§ Passage provided
□ □ □
IPB

Welcome Guest ( Log In | Register )

 
Reply to this topicStart new topic
Sample that kills Garf's 160 mode
Volcano
post Dec 8 2001, 00:36
Post #1





Group: Members (Donating)
Posts: 916
Joined: 30-September 01
From: Berlin, Germany
Member No.: 112



Oh dear. It all began when in one song (Bee Gees - Man In The Middle) I heard a really awful high frequency artifact, but the sound that caused the artifact really was so extreme that I thought it couldn't happen on any other sample with Garf's cool 160 mode.

Anyway, I was proven wrong sad.gif. I can't get them all together, but I have seen a few more tracks in the last few weeks that reveal flaws in the high frequency areas (I promise, I'll try to get them all together, but as many tracks were from CDs out of the library, I don't know when I can get the originals next time).

I have uploaded one test sample here (1 MB download):

http://www.volcanocenter.f2s.com/samples/taking_you_home.pac (Use right-click -> Save target as)

It's the intro to Don Henley's "Taking You Home" (from the 2000 album "Inside Job").

Listen to the 3 tambourine-like strokes across the 10 second sample, and you'll see what I mean - they become quite badly distorted. Before anybody asks ;D: I'm not hearing things, I ABXed it easily 16/16 times.

Could you look into this, Garf? I find those problems quite surprising, since on just about any other type of sample (especially impulses), the 160 mode will rival just about any other "low" bitrate setting, although on impulses the bitrate bloats extremely.
□ □ □
§ Material shown
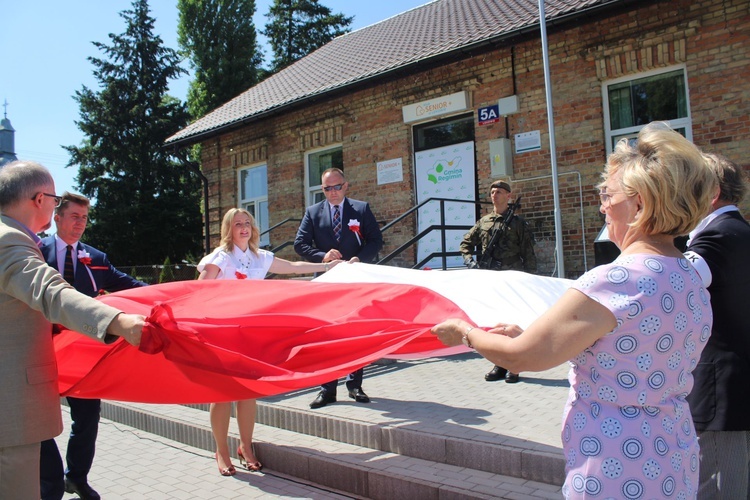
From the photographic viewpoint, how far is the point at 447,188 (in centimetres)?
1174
□ □ □
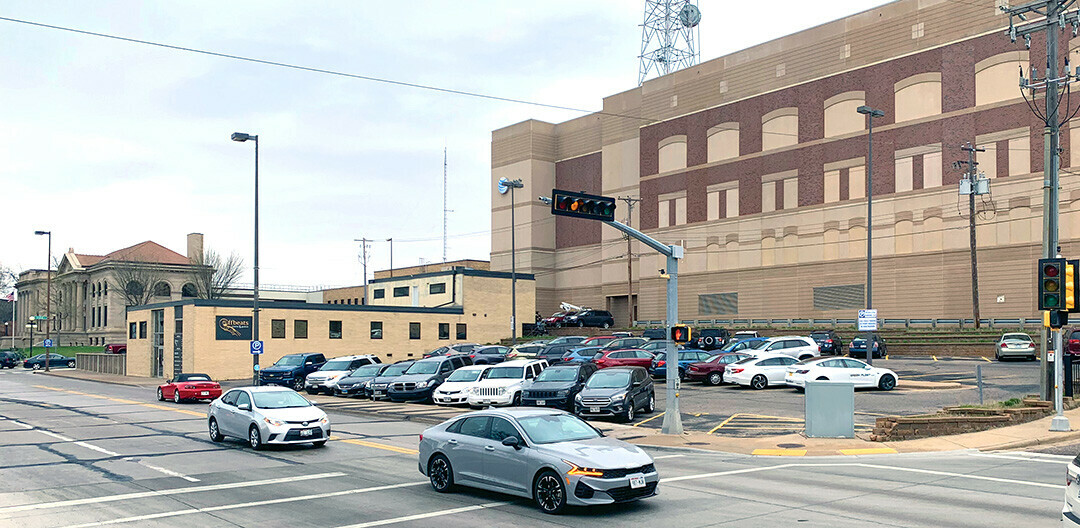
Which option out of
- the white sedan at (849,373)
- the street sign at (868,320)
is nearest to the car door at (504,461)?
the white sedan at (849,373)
□ □ □
§ Exercises to complete
- a) Print the forum post from "Anyway, I was" up to and including "Save target as)".
- b) Answer these questions about the forum post, one answer per line:
(i) Which song first revealed the high frequency artifact?
(ii) How large is the uploaded test sample download?
(iii) What score did the poster get when ABXing the distortion?
- c) State whether each statement agrees with the forum post, answering yes or no and quoting the words that decide it:
(i) The test sample is the intro to a song from a 2000 album.
(ii) The sample contains five tambourine-like strokes.
(iii) On impulses, the bitrate of the 160 mode stays low.
None of the records are needed for this work.

§ Answers to the exercise
- a)
Anyway, I was proven wrong sad.gif. I can't get them all together, but I have seen a few more tracks in the last few weeks that reveal flaws in the high frequency areas (I promise, I'll try to get them all together, but as many tracks were from CDs out of the library, I don't know when I can get the originals next time).

I have uploaded one test sample here (1 MB download):

http://www.volcanocenter.f2s.com/samples/taking_you_home.pac (Use right-click -> Save target as)

- b)
(i) Bee Gees - Man In The Middle
(ii) 1 MB
(iii) 16/16

- c)
(i) Yes: "It's the intro to Don Henley's "Taking You Home" (from the 2000 album "Inside Job")."
(ii) No: "Listen to the 3 tambourine-like strokes across the 10 second sample"
(iii) No: "although on impulses the bitrate bloats extremely"